There are no angling rules other than abide by the laws. Everything else is captains choice, as regards angling methods and gear, firearms, ect. So please make sure you are aware of these laws. And yes, it IS illegal believe it or not to spearfish a shark, so I will not be attempting that. 

This event is more for the purpose of having a dang good time and fryin up some shark on the beach with good friends and making more good friends than anything else. Please keep that in mind, and this will go smooth. 

$80 "donation" can be mailed to: 

Clay Palmgren 
1333 College Parkway #110 
Gulf Breeze, FL 32563 

My number is (850) 777-1221. If you would like to meet up or swing this way, I live in Gulf Breeze. After you enter, please post a post on here to that simply says "ENTERED" so we can all get exited as the prize money grows! 

There are a ton of other rules that could be posted, but I think everybody knows what is ethical and proper and fair. Also mob riot will enforse any common sense rules. Such as if you bring a frozen shark you caught last month to the Measure-In, I think the mob riot will fix that stupidity. And they say you can't fix stupid! 

There will be some people camping on Fort Mcree, and I will be bringing some firewood to keep a homebase fire going. I will also be taking a couple boatless anglers to McRee who will be surf fishing for the tournament.

IF YOU HAVE ROOM FOR 1 OR MORE TO TRANSPORT TO FORT MCREE TO SURF FISH AND CAMP SO THEY CAN BE PART OF THIS TOO, PLEASE SAY SO!!! Boatless anglers, speak up if yer goin out to MCree! 

Before the tournament, an official VHF channel will be announced. 

If called for weather, it will be rescheduled for the following weekend. 

I look foward to this, and meeting more of you! 
And again, it was wishiniwasfishin last fall who kickstarted this thing!! Thanx man! 

I am really hoping someone else can try to win this thing.
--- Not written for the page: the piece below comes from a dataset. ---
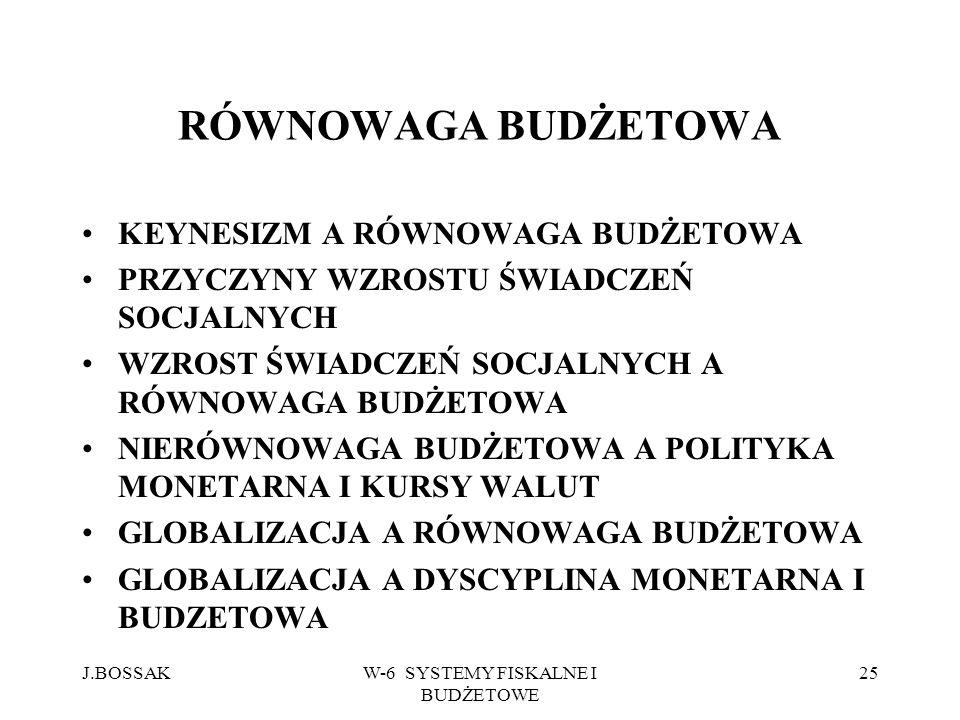 J.BOSSAKW-6 SYSTEMY FISKALNE I BUDŻETOWE 25 RÓWNOWAGA BUDŻETOWA KEYNESIZM A RÓWNOWAGA BUDŻETOWA PRZYCZYNY WZROSTU ŚWIADCZEŃ SOCJALNYCH WZROST ŚWIADCZE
Team Chunky Love has, after all, won 2 out of 5.


----------



## Clay-Doh

Here's some pics from last fall.















View attachment 12269


----------



## Clay-Doh

Here's my favorite pic's....yes..that's Will, Desperado.

Who knew who was so into diving and spearfishing?!?!?!


----------



## Clay-Doh

And a few other peoples pics I found posted from past tourneys...


----------



## Clay-Doh

Said it on the other forum...I'll say it on here...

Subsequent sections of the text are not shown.